Trump tartışmalı bir ismi göreve getirdi

22 Nisan 2025

Trump yönetiminin, geçmişi tartışmalı bir ismi Orta Doğu politikasının merkezine yerleştirdiği bildiriliyor.

YDH- Katar sermayeli haber kaynağı Middle East Eye’ın (MEE) haberine göre, ABD Başkanı Donald Trump, Merav Ceren’i Beyaz Saray Ulusal Güvenlik Konseyi'nde (NSC) Orta Doğu politikalarıyla görevlendirdi.

İşgal altındaki Filistin topraklarında doğan ve daha sonra ABD’ye yerleşen Ceren’in, İsrail Savaş Bakanlığı’ndaki görev geçmişi ve özellikle Batı Şeria’da yürüttüğü çalışmalar, çıkar çatışması ve güvenlik izni süreçlerine dair soru işaretleri yarattı.

Ceren, İsrail’in Bölgelerdeki Hükümet Faaliyetleri Koordinatörlüğü (COGAT) ile Filistin Yönetimi arasında yürütülen müzakerelere katılmıştı.

Bu bilgi, Ceren’in daha önce görev aldığı Savunma Demokrasileri Vakfı (FDD) tarafından sağlanan bir profil aracılığıyla kamuoyuna yansıdı.

FDD'de 2016–2017 yılları arasında Ulusal Güvenlik Bursiyeri olarak yer alan Ceren, son olarak Cumhuriyetçi Senatör Ted Cruz’un Politika Direktör Yardımcılığı görevini yürütüyordu.

 

Güvenlik izni ve çifte vatandaşlık

Ceren’in NSC’de görev alması, kapsamlı güvenlik taramaları ve gizlilik izni gerektiren bir süreç.

Uzmanlara göre, İsrail'de resmi görev almış olması ve olası çift vatandaşlık durumu, ABD'nin hassas istihbarat sistemlerinde görev alacak biri için potansiyel risk unsurları taşıyor.

Ceren’in çift vatandaş olup olmadığına dair resmi bir açıklama bulunmazken, NSC sözcüsü Brian Hughes bu konuda gelen soruları yanıtsız bıraktı.

Atama, ilk olarak Drop Site News tarafından bildirildi.

Hughes, siteye yaptığı açıklamada Ceren’i “vatansever bir Amerikalı” olarak nitelendirdi ve Trump yönetiminin Orta Doğu gündeminde Ceren’in bilgi ve deneyiminden faydalanacaklarını belirtti.

 

Sivil kayıplara yaklaşımı

Ceren’in geçmişte İsrail’in askeri teknolojilerini savunduğu ve sivil kayıpların azaltılmasında bu teknolojilerin rolünü öne çıkardığı biliniyor.
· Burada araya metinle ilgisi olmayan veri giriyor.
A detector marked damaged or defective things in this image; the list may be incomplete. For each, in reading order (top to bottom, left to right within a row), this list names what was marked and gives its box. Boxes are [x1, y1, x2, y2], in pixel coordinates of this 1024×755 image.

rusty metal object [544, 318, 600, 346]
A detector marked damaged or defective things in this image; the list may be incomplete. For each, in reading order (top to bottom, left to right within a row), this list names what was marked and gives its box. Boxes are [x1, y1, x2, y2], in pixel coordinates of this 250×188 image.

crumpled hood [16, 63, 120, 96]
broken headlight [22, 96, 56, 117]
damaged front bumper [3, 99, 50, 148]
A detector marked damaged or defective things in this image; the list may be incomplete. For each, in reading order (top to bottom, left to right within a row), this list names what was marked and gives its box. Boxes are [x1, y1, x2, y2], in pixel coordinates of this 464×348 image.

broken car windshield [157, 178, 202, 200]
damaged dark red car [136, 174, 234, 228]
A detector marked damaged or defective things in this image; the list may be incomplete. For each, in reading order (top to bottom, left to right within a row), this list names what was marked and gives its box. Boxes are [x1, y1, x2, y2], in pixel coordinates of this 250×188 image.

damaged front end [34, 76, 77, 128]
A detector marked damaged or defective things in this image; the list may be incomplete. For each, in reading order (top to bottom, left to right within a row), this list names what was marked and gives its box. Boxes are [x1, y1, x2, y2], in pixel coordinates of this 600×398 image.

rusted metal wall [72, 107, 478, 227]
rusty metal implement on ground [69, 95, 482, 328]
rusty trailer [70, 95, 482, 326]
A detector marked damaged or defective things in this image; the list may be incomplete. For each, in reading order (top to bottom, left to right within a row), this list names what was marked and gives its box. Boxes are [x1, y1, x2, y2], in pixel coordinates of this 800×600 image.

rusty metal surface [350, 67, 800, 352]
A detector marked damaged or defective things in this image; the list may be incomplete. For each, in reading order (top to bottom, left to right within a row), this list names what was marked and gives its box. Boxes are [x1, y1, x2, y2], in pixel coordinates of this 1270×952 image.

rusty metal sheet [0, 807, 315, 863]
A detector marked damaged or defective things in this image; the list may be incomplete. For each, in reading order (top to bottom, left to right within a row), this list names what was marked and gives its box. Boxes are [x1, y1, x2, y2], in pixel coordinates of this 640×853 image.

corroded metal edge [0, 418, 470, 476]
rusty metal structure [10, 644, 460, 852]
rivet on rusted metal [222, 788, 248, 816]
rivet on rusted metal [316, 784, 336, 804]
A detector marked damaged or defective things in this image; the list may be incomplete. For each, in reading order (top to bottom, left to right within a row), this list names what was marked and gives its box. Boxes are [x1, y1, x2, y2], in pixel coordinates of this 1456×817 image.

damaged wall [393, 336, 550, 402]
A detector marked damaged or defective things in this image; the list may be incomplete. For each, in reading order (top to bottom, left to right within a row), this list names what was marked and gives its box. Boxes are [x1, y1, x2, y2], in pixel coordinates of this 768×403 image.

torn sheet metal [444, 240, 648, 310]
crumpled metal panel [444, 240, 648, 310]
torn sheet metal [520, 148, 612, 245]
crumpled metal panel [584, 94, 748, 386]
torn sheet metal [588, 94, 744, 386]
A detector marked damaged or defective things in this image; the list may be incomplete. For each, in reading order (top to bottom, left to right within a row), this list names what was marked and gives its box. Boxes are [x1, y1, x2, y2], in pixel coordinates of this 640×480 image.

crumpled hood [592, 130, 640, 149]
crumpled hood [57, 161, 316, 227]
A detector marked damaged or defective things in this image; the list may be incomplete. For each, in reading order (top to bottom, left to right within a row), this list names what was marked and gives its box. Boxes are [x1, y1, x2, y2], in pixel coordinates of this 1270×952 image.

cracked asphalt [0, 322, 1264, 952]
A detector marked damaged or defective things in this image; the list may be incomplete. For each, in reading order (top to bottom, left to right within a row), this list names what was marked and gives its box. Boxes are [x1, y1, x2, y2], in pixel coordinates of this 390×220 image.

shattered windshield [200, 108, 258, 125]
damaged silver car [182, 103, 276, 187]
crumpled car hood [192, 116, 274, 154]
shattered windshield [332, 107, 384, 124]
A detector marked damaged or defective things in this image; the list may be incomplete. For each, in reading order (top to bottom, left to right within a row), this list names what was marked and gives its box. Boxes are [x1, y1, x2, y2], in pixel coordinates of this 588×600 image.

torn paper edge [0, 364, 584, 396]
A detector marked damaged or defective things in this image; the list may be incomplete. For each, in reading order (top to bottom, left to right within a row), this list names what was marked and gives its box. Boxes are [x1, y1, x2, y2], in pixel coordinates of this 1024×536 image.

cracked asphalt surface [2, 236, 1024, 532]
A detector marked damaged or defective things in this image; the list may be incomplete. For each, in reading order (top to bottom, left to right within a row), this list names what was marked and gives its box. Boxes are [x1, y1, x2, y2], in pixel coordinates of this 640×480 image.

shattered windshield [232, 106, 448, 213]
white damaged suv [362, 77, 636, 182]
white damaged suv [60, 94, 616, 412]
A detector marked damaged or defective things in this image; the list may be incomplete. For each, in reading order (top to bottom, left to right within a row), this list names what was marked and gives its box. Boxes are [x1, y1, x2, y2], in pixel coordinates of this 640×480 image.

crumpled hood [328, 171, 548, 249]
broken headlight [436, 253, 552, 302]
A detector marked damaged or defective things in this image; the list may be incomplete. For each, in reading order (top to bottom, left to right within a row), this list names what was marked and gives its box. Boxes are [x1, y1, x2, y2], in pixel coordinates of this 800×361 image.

2017 yılında The New Atlantis’te yayımlanan bir yazısında, İsrail’in yüksek teknolojiye sahip silah sistemlerinin savaşları “daha adil” hale getirdiğini savunmuştu.

Aynı yazıda, ABD’nin Pakistan’daki erken dönem insansız hava aracı (İHA) saldırılarını da sivil kayıpları sınırladığı gerekçesiyle desteklemişti.

Ancak bağımsız araştırmalar, bu dönemde yaklaşık bin sivilin İHA saldırılarında hayatını kaybettiğini ortaya koyuyor.

Ayrıca Ceren, İsrail’in 2008’de Gazze’ye yönelik askerî harekâtında sivil konutlara yönelik saldırılarını da Hamas’ın bu yapıları silah deposu olarak kullandığı iddiasıyla meşrulaştırmıştı.

 

Dolaylı müzakerelerde etki alanı

Ceren’in NSC’deki pozisyonu, yalnızca Gazze’deki mevcut çatışma sürecinde değil, aynı zamanda İran’la yürütülen nükleer anlaşma görüşmelerinde de etkili olabileceğini gösteriyor.

Trump’ın Orta Doğu özel temsilcisi Steve Witkoff’un liderlik ettiği diplomatik temaslar, İran Dışişleri Bakanı Abbas Arakçi ile Umman ve Roma’da yapılan görüşmelerle devam etti.

Arakçi, son görüşmenin ardından iki tarafın “taslak yol haritası” üzerinde ilerleme sağladığını açıkladı.

Ceren’in bu süreçte nasıl bir rol üstleneceği henüz netleşmiş değil.

Ancak geçmişte İran karşıtı pozisyonlarıyla bilinen ve 2016’da Obama yönetiminin anlaşmasını eleştiren sosyal medya paylaşımları bulunan Ceren’in, Trump yönetiminin bu yöndeki stratejisine doğrudan katkı sunması bekleniyor.